All files are temporarily downloaded locally and subsequently parsed with SimpleDirectoryReader. Hence, you may also specify a custom file_extractor, relying on any of the loaders in this library (or your own)!

Usage

OpendalReader can read data from any supported storage services including s3, azblob, gcs and so on.

python
from llama_index.readers.opendal import OpendalReader

loader = OpendalReader(
    scheme="s3",
    bucket="bucket",
    path="path/to/data/",
)
documents = loader.load_data()

We also provide Opendal[S3|Gcs|Azblob]Reader for convenience.


This loader is designed to be used as a way to load data into LlamaIndex.

Azblob Loader

This loader parses any file stored on Azblob.

All files are temporarily downloaded locally and subsequently parsed with SimpleDirectoryReader. Hence, you may also specify a custom file_extractor, relying on any of the loaders in this library (or your own)!

Azblob loader is based on OpendalReader.

Usage

python
from llama_index.readers.opendal import OpendalAzblobReader

loader = OpendalAzblobReader(
    container="container",
    path="path/to/data/",
    endpoint="[endpoint]",
    account_name="[account_name]",
    account_key="[account_key]",
)
documents = loader.load_data()

This loader is designed to be used as a way to load data into LlamaIndex.

Gcs Loader

This loader parses any file stored on Gcs.

All files are temporarily downloaded locally and subsequently parsed with SimpleDirectoryReader. Hence, you may also specify a custom file_extractor, relying on any of the loaders in this library (or your own)!

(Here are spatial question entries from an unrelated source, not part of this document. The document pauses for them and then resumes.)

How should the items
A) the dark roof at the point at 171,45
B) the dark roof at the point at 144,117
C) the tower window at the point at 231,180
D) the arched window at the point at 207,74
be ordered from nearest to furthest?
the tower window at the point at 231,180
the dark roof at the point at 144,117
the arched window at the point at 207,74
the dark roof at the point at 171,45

Gcs loader is based on OpendalReader.

Usage

python
from llama_index.readers.opendal import OpendalGcsReader

loader = OpendalGcsReader(
    bucket="bucket",
    path="path/to/data/",
    endpoint="[endpoint]",
    credentials="[credentials]",
)
documents = loader.load_data()

Note: if credentials is not provided, this loader to try to load from env.


This loader is designed to be used as a way to load data into LlamaIndex.

S3 Loader

This loader parses any file stored on S3. When initializing S3Reader, you may pass in your AWS Access Key. If none are found, the loader assumes they are stored in ~/.aws/credentials.

All files are temporarily downloaded locally and subsequently parsed with SimpleDirectoryReader. Hence, you may also specify a custom file_extractor, relying on any of the loaders in this library (or your own)!

S3 loader is based on OpendalReader.

Usage

python
loader = OpendalS3Reader(
    bucket="bucket",
    path="path/to/data/",
    access_key_id="[ACCESS_KEY_ID]",
    secret_access_key="[ACCESS_KEY_SECRET]",
)
documents = loader.load_data()

Note: if access_key_id or secret_access_key is not provided, this loader to try to load from env.

Possible arguments includes:

  • endpoint: Specify the endpoint of s3 service.
  • region: Specify the region of s3 service.

This loader is designed to be used as a way to load data into LlamaIndex.